Ateliers d'art de France presents

Meeting Maria Bang Espersen, creator of the signature piece of Révélations 2025

Her work has been selected to embody the visual of the signature piece for this 7th edition of Révélations. Maria Bang Espersen, a Danish-Swedish craftswoman, blows glass in her workshop in Småland County, Sweden. Her approach to the material is experimental and investigative, always curious to find new ways of using it. Meet the creator who explores and pushes back the properties of glass through unconventional processes.
Can you tell us about your background?

I did not grow up dreaming of becoming an artist. I lived in the Danish countryside and played with ideas of becoming a hairdresser, a school teacher or, later on, an art historian. I even enrolled at the university of Aarhus to study art history, but dropped out after only 1.5 years. I did not have a backup plan and the only thing that I thought I might have an interest in, was glassblowing. It was something I had been fascinated with as I child. So, I decided to test it out at a local school and a few years later I was fully committed and enrolled in a three-year technical glassblowing program in Kosta, Sweden. After this I studied glass at an applied arts school for another three years in Nexø, Denmark, before finally earning my MFA in art at CalArts in the US in 2017.

How do you imagine, design and create your glass sculptures?

My practice often starts with a very broad, open question such as: What happens if I do this to glass? This way, a conversation between me and the glass starts and from then on, it is very much about me observing what the glass is trying to communicate. It is a way for me to discover something new and exciting, that I could never have simply thought up on my own. I think of my final art works as collaborations between me and the material. The “techniques” I decide to develop are always the kind that I cannot 100% control. I want some things to be reserved for the unexpected.
Over the past 10-15 years, much has happened in the Scandinavian glass scene. A new generation of artists looking to explore glass in unconventional ways have emerged and I consider myself part of this movement.
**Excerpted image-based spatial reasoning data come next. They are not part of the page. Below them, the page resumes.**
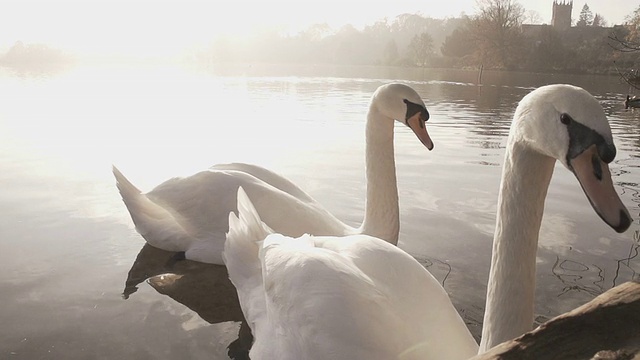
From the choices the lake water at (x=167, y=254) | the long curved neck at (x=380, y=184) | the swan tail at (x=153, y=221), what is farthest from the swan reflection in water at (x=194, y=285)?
the long curved neck at (x=380, y=184)

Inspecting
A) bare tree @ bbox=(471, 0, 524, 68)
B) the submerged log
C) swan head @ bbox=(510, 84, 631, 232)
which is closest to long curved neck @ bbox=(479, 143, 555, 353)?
swan head @ bbox=(510, 84, 631, 232)

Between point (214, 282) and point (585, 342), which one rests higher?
point (585, 342)

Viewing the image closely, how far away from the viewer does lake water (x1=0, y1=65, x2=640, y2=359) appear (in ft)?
12.8

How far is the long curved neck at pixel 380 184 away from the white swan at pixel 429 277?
5.68ft

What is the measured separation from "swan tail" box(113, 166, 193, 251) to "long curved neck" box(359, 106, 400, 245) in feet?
5.80

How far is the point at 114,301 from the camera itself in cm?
428

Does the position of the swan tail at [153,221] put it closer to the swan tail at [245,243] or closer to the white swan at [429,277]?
the swan tail at [245,243]

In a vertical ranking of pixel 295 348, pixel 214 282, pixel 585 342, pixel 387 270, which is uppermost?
pixel 585 342

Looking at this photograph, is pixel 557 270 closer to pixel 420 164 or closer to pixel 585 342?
pixel 585 342

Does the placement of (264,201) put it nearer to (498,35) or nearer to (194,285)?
(194,285)

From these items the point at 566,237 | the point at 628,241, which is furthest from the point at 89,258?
the point at 628,241

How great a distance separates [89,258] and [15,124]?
1092 cm

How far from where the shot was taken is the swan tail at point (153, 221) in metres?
5.26

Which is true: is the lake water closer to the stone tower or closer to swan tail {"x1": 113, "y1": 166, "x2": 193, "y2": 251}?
swan tail {"x1": 113, "y1": 166, "x2": 193, "y2": 251}
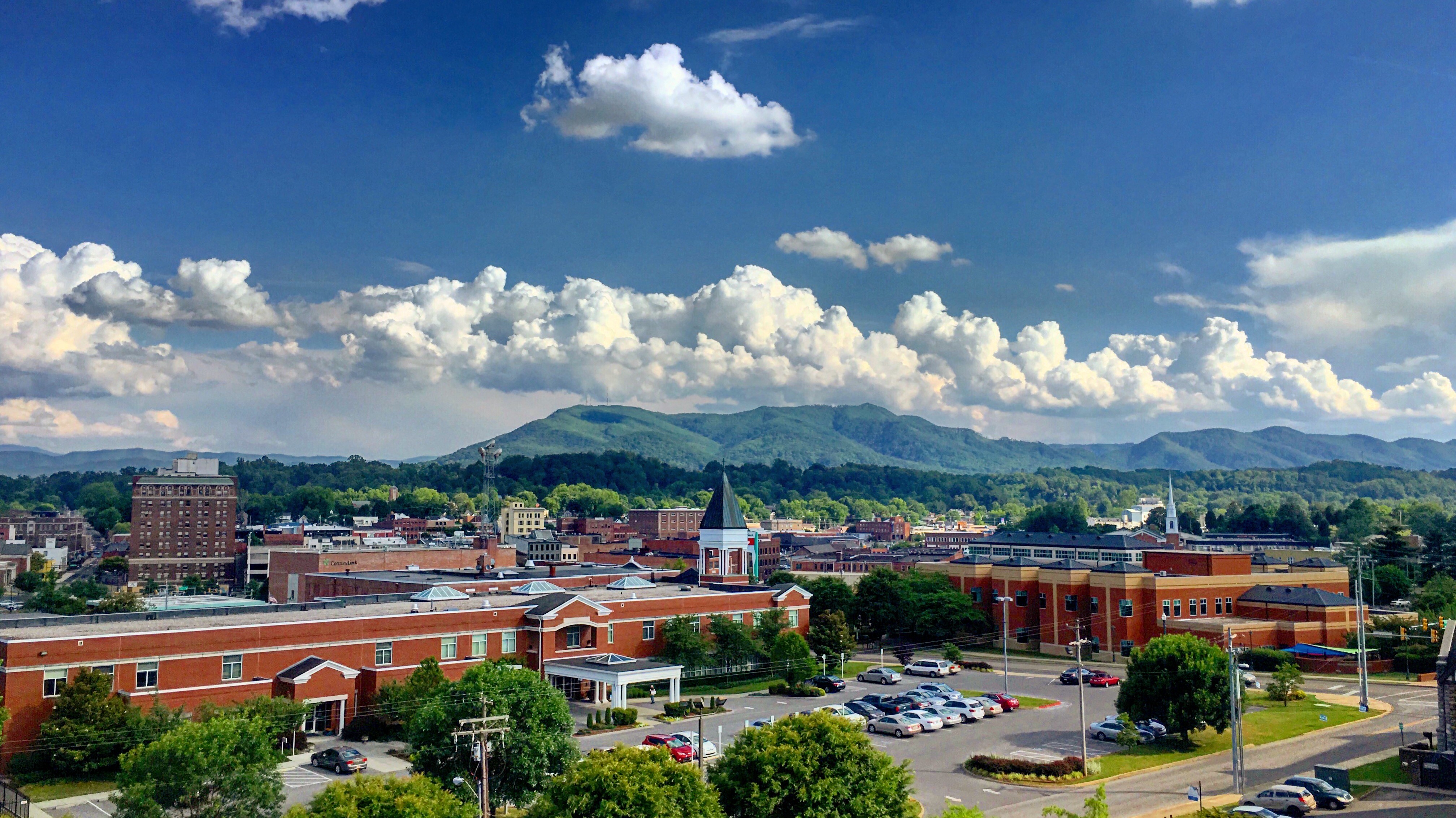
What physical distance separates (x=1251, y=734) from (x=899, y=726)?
54.2 feet

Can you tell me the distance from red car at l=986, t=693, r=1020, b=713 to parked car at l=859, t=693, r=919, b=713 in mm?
5332

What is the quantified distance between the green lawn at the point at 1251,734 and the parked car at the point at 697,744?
15.4 m

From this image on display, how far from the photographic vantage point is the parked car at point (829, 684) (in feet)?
206

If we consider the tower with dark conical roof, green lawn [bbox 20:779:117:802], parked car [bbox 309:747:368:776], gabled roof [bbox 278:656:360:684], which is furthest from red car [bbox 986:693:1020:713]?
green lawn [bbox 20:779:117:802]

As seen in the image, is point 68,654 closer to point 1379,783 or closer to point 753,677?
point 753,677

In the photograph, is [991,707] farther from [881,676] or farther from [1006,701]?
[881,676]

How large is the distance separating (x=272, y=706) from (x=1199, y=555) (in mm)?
67215

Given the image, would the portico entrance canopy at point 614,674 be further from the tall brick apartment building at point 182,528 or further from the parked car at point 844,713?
the tall brick apartment building at point 182,528

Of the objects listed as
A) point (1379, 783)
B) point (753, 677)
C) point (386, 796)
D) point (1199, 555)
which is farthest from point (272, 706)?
point (1199, 555)

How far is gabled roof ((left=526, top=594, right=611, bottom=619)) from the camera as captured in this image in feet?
197

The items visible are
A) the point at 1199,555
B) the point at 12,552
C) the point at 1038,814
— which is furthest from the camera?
the point at 12,552

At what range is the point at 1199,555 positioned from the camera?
81688 millimetres

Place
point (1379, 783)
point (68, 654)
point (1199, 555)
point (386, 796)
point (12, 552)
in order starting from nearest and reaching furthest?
point (386, 796) → point (1379, 783) → point (68, 654) → point (1199, 555) → point (12, 552)

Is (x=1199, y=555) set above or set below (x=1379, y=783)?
above
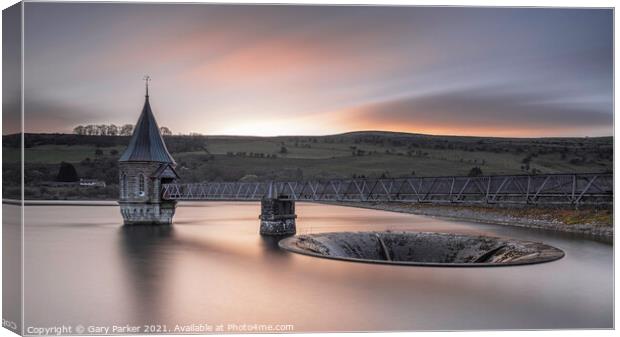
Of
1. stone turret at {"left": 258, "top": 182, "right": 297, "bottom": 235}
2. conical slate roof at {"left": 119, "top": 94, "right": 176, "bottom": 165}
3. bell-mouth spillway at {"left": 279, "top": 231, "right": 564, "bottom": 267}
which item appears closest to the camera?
bell-mouth spillway at {"left": 279, "top": 231, "right": 564, "bottom": 267}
The making of my sculptures can be described as a sort of extreme kind of playing – the process is wild, fun, and full of action, but the play material is a 900°C molten mass, shifting between malleable and stiff in a matter of seconds. My rapidly made sculptures come together under two opposing forces: control and serendipity. Traditional glass making is based on following precise rules because of the difficulty related to the craft. I mess with that by creating objects that are made fast and without the typical tools, creating prime conditions for me and the glass to work spontaneously together. My process clashes with the unyielding forces of gravity and time, compelling me to free myself from my own preconditioned notions¬ of good form and perfect technique. I need my focus to be 100% or this delicate relation will collapse, yet I can never fully predict the outcome and I never have complete control.

Can you tell us about the importance of innovation in your work?
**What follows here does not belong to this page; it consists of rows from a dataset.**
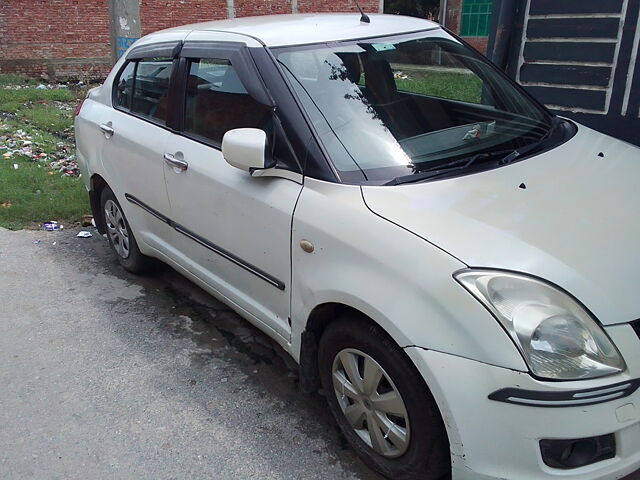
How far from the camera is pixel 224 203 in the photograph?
3086 millimetres

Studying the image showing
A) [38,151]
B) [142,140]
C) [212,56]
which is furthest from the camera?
[38,151]

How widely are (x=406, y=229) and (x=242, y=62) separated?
1.35 meters

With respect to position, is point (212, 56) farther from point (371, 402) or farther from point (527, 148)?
point (371, 402)

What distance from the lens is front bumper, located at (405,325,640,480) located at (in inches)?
76.9

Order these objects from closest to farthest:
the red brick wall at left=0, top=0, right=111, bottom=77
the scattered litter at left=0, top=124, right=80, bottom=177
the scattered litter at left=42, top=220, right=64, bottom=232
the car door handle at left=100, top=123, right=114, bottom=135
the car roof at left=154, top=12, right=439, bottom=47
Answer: the car roof at left=154, top=12, right=439, bottom=47
the car door handle at left=100, top=123, right=114, bottom=135
the scattered litter at left=42, top=220, right=64, bottom=232
the scattered litter at left=0, top=124, right=80, bottom=177
the red brick wall at left=0, top=0, right=111, bottom=77

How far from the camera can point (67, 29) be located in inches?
593

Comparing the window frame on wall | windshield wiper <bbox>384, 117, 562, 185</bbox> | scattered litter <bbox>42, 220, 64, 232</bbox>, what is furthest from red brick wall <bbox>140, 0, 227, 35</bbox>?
windshield wiper <bbox>384, 117, 562, 185</bbox>

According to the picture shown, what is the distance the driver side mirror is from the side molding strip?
50 centimetres

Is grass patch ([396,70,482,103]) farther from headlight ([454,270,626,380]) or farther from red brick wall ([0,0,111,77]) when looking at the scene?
red brick wall ([0,0,111,77])

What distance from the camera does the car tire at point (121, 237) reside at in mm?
4379

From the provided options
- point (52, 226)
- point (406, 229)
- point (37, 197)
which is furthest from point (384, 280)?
point (37, 197)

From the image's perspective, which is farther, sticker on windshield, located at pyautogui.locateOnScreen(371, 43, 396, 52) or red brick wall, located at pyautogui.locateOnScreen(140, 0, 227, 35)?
red brick wall, located at pyautogui.locateOnScreen(140, 0, 227, 35)

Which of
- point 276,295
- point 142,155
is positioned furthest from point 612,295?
point 142,155

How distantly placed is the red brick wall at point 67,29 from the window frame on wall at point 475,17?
680 cm
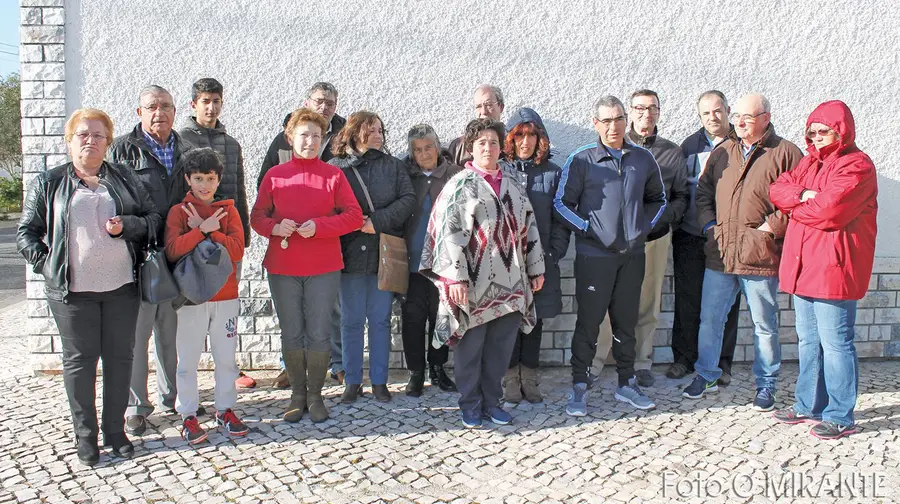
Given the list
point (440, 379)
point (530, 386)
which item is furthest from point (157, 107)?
point (530, 386)

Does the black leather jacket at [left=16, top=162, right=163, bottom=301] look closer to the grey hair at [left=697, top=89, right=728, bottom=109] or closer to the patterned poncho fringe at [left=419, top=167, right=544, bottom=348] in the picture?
the patterned poncho fringe at [left=419, top=167, right=544, bottom=348]

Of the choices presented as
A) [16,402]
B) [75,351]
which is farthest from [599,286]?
[16,402]

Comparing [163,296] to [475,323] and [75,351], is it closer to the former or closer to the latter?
[75,351]

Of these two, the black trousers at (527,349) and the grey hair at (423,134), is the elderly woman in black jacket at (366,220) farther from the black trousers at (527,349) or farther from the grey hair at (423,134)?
the black trousers at (527,349)

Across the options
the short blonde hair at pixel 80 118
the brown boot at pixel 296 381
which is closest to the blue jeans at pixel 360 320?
the brown boot at pixel 296 381

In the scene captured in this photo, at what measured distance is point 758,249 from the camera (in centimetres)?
432

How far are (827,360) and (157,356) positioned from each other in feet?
13.6

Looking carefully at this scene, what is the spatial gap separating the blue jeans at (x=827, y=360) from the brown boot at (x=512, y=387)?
178 centimetres

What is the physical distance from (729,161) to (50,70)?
5.06m

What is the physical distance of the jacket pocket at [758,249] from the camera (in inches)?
170

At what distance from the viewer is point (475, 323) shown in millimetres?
4016

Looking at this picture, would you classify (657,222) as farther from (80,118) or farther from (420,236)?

I decided early on in my career that I would not be pursuing traditional techniques. Instead, I wanted to play with the material and get to know it without forcing it into shape.
Today my approach to glass stays experimental and investigative and I am always curious to find new ways to engage with it.
Focusing on unconventional fabrication processes is a way for me to physically manifest my interest in deconstructing existing hierarchies. Conventional glass making is based on following precise and restrictive rules, but I purposefully disrupt those notions by creating objects that are made fast and with the least amount of restrictions possible.

« Although made of glass and static in their final state, the objects´ playful exploration into conceived softness, reveals our flexible perceptions of the world and reminds us that things are often not as they first appear. »

How do you stand out with your technique?

I first developed the technique of stretching and folding hot glass in 2011. Air is trapped every time I fold the glass, turning a regular solid mass of glass into many layers of thin airy strings. Air, in combination with the optical properties of glass, results in the light being reflected in multiple directions creating a shimmery effect on the surface that is unusual in glass. Also, most of my sculptures are made of primarily transparent glass, but the air within them transforms their appearance and makes them opaque.

In addition, by stretching and folding hot glass, the strings on the outside cools down much faster than the warm core, offering a unique opportunity for me to work with the illusion of softness and create moments frozen in time. In the last seconds of malleability, I shape the glass by hand wearing heat resistant Kevlar gloves.

I had long had an idea to test out if I could fuse several of these stretched objects directly as I was making them in the glassblowing studio. In 2021 I finally tested it for the first time – and it worked! But I had never truly believed that it would, because all my knowledge regarding fused glass told me that it would fail due to the low temperature of the annealer, which must be at 510 degrees C at all times. But I discovered that adding freshly made objects could carry just enough heat for the fuse to happen.

Can you tell us more about the piece selected for Révélations?

Rock Mountain #1 is part of a series called “Soft”, created using this “stretched and folded hot glass”. technique. It was one of my first successful sculptures made with this new approach.
They are all investigations into the illusionistic possibilities of glass and the material´s ability to confront our expectations of what exist around us. These sculptures´ complexity simultaneously connotates shiny metal as well as draped silk, making the hardness of the sculptures intrinsically difficult to understand visually. Although made of glass and static in their final state, the objects´ playful exploration into conceived softness, reveals our flexible perceptions of the world and reminds us that things are often not as they first appear.